Bir de bu tür insanlar vardı. Makamları yüksek diye onlara saygı göstermek zorunda olduğumuzu düşünürlerdi. Sizi iterlerdi ama siz yine de susmalıydınız, sizinle dalga geçerlerdi ve karşılığında yine susmanız gerekirdi çünkü siz saygılı olmalıydınız.
"Artık çalıştığım insanlar değilsiniz. Saygı beklediğiniz kişi size akıl veriyorsa belki de kendinizi sorgulamanız gerekir. İyi günler, istifa dilekçemi masamda bulabilirsiniz."
Beynimdeki kasırganın önüme getirdiği tek anı bu değildi. Hayatım boyunca binlerce kez alt tarafı kelimesini duymuştum. Bunları yolumun başında yaşamıştım ve onlara rağmen yılmamıştım.
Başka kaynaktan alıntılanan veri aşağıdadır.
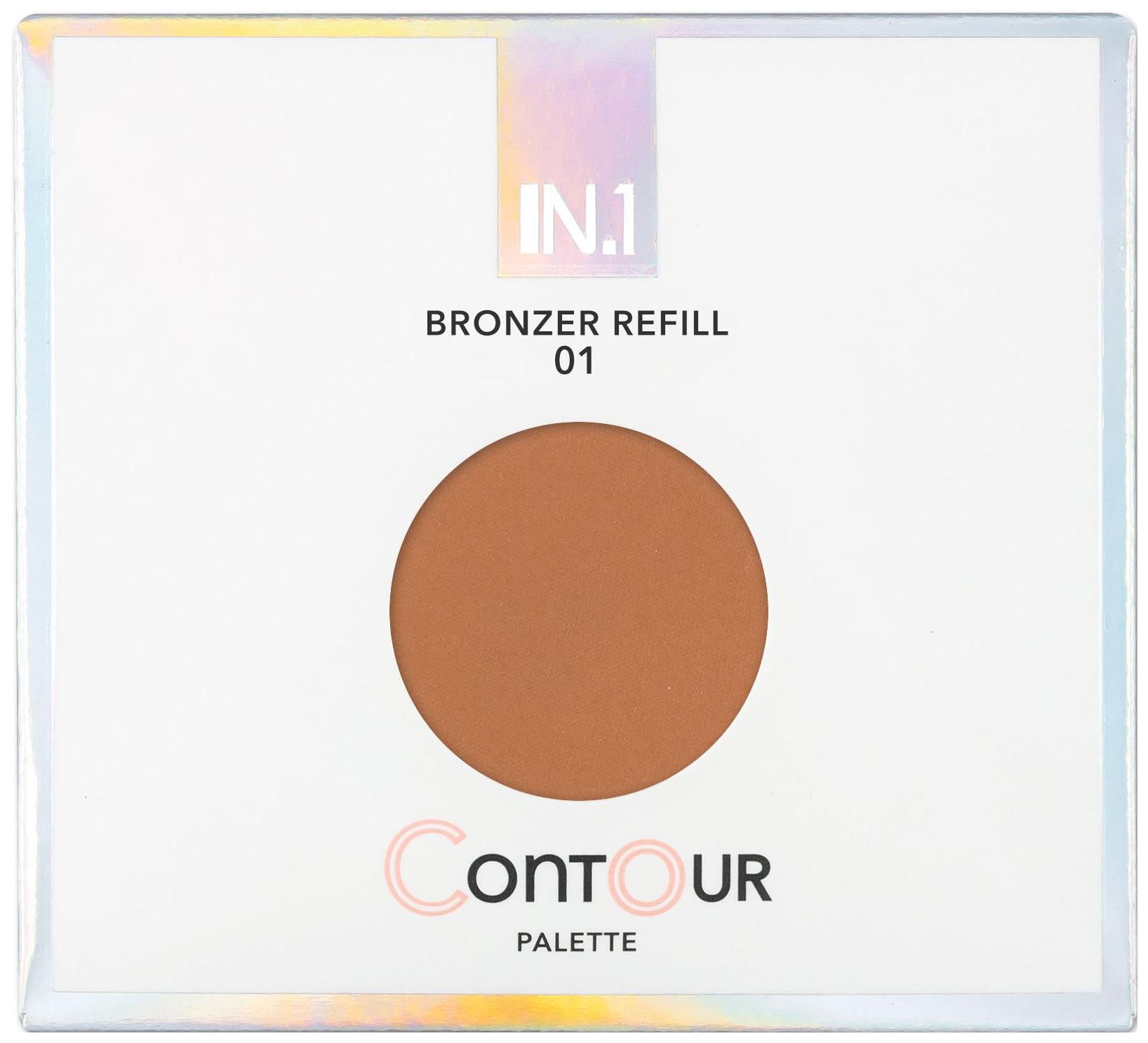 Бронзер N1 Contour Palette Bronzer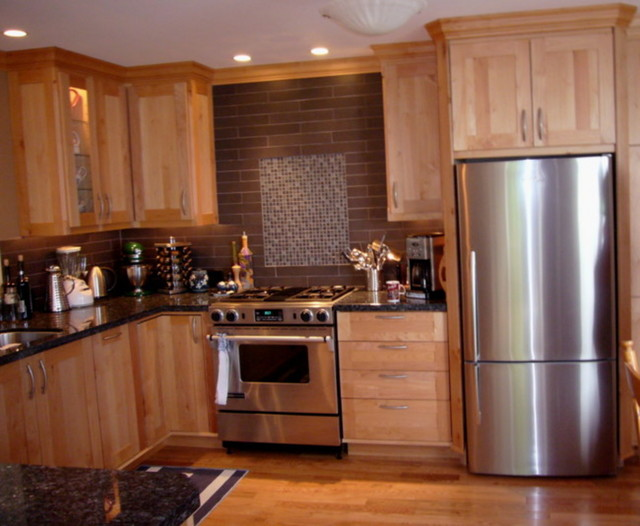 Kitchen Cabinets in Western Maple by Tolka Millwork  Cabinet  Traditional  Kitchen Cabinetry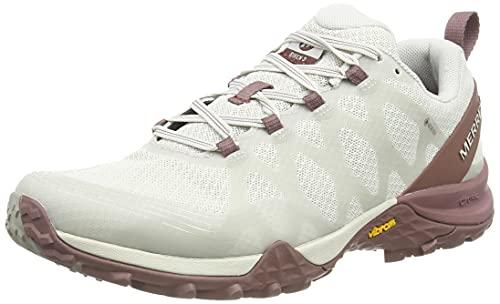 Merrell Siren 3 GTX, Zapato para Caminar Mujer, Birch, 37 EU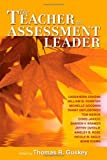 img - for The Teacher as Assessment Leader book / textbook / text book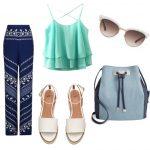 Три модных сета одежды на лето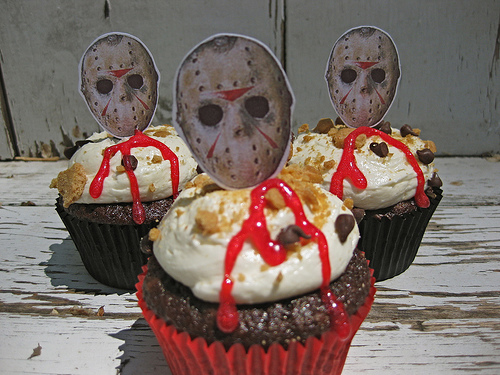 Friday the 13th Slasher Smores Cupcakes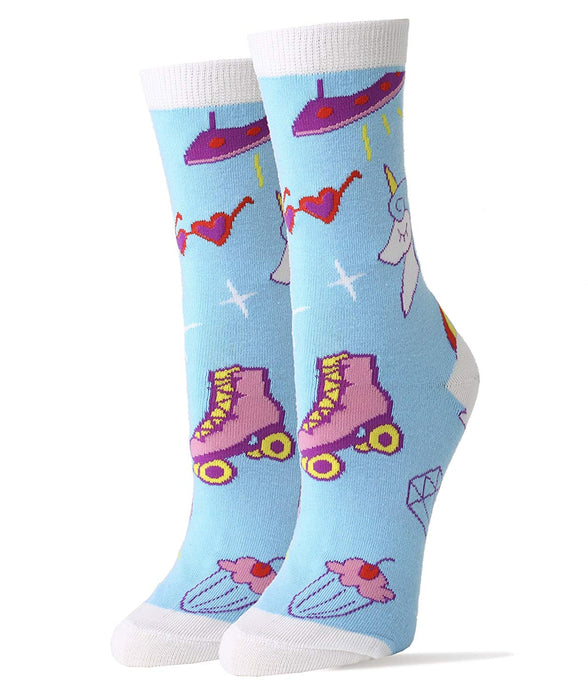 OoohYeah Socks - Womens Crew Cute Unicorn, Skates & Cupcakes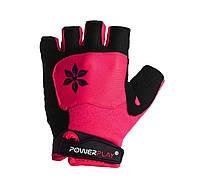 Велоперчатки женские PowerPlay 5284C M Pink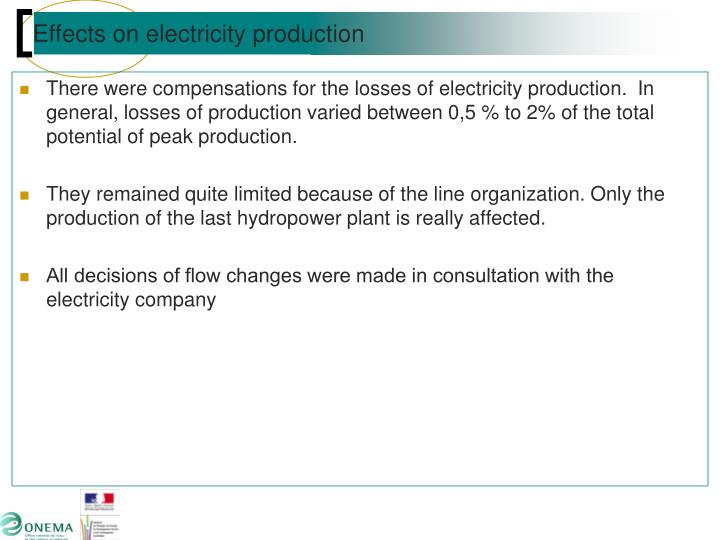 Effects on electricity production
Arafta duyduğum cümleler beni yıkmadıysa, kendi hayatımın cennetinde denilenler umrumda olmazdı.
Gerçek dünyaya döndüğüm de hala Aden'in gözlerinin içine bakıyordum. Herkese egosuz yaklaşan Aden'in değişmesi için sinirlenmesi mi gerekiyordu?
"Anladım. O zaman size kolay gelsin." Masadan kalktığım da bunu beklemiyordu. Olay ne olursa olsun, aşağılandığım hiçbir yerde durmazdım ki amacım da tam olarak buydu fakat böyle aşağılayıcı bir konuşma beklemiyordum. Geri dönecek kapı bırakmayacaktım, kapımı o açacaktı.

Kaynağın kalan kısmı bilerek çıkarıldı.